What business credit cards do you feel have the best offers right now?


----------



## kauser667 (Apr 10, 2007)

NorthStar,

Great topic! I would like to hear some good cards also.

Have a business card from a credit union. Its ok.

No cash advance fees! decent interest.but other than that nothing really special such as employee caps on the cards which would be nice....


----------



## mahlere (Aug 6, 2006)

amex


----------



## philner (Dec 27, 2007)

I used to do amex and they are good. Had a tough time paying the annual fees.Now use visa.Capitol One is good, so is Chase. I don't carry balances,have the full amount deducted automaticly from my account monthly so interest rates and fees don't matter to me. I'm looking only at the perks, cash back,awards,etc... Just switched to a patriots reward Visa card that lets me earn tickets etc.. (all used for bussiness purposes only of course:whistling).GM card is good for buying vehicles,Problem is I max out too fast,So I max that out at 5% reward then switch back to my main card. Phil


----------



## dougchips (Apr 23, 2006)

Check out Advanta if you don't like Amex.


----------



## Murphy (Mar 28, 2006)

We use citibank diamond preffered for business. Really rack up the points with this card. Murph


----------



## rbsremodeling (Nov 12, 2007)

Amex

customer service is second to none. Use points to pay for vacations or by stuff through out the year. after a year or two they offer alot of great features and additional products


----------



## spartiatis (Jan 20, 2008)

We also have the Amex card and it definitely is the best card to go with, of course there is that yearly fee but it is worth every penny.


----------



## orson (Nov 23, 2007)

dougchips said:


> Check out Advanta if you don't like Amex.

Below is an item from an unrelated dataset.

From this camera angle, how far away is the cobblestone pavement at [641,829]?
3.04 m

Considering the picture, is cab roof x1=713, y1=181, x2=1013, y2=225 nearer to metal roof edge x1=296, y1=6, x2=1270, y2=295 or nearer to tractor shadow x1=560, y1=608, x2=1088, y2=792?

I second that on the Advanta Card if you're looking for a no fee card that is accepted at more locations than the amex card

www.rubycon.us
Ruby Construction LLC 
Lancaster Kitchen Remodeling
Lancaster Bathroom Remodeling


----------



## rbsremodeling (Nov 12, 2007)

NorthStar

What do you mean by best offers???


----------



## NorthstarNC (Oct 17, 2007)

By offers, I mean cash back, awards, best percentages back I guess. I too do not care about rates, as I never carry a balance, always pay on time. Perhaps I'll try the Capital One card......


----------



## Celtic (May 23, 2007)

amex


----------



## Dustball (Jul 7, 2006)

dougchips said:


> Check out Advanta if you don't like Amex.


Yep, I use Advanta too. 8% interest rate for all purchases and cash back.


----------



## PARA1 (Jul 18, 2007)

NorthstarNC said:


> What business credit cards do you feel have the best offers right now?


There's no such thing. Buis. debit card.:thumbsup:


----------



## silvertree (Jul 22, 2007)

I use Advanta, good rate, good record keeping, high limit. Online pay if you like.


----------



## mahlere (Aug 6, 2006)

PARA1 said:


> There's no such thing. Buis. debit card.:thumbsup:


why tie up your cash immediately? amex gives you 30 days to collect...better than a debit card...


----------



## dougchips (Apr 23, 2006)

Dustball said:


> Yep, I use Advanta too. 8% interest rate for all purchases and cash back.


I mentioned Advanta because I would use it if I did not use Amex. I use Amex for every business purchase that I can and fly free a few times a year with the points. One trip in December, two this month and I am planning one for next month.


----------



## PARA1 (Jul 18, 2007)

mahlere said:


> why tie up your cash immediately? amex gives you 30 days to collect...better than a debit card...


Never had to wait 30 days to collect.:thumbup:


----------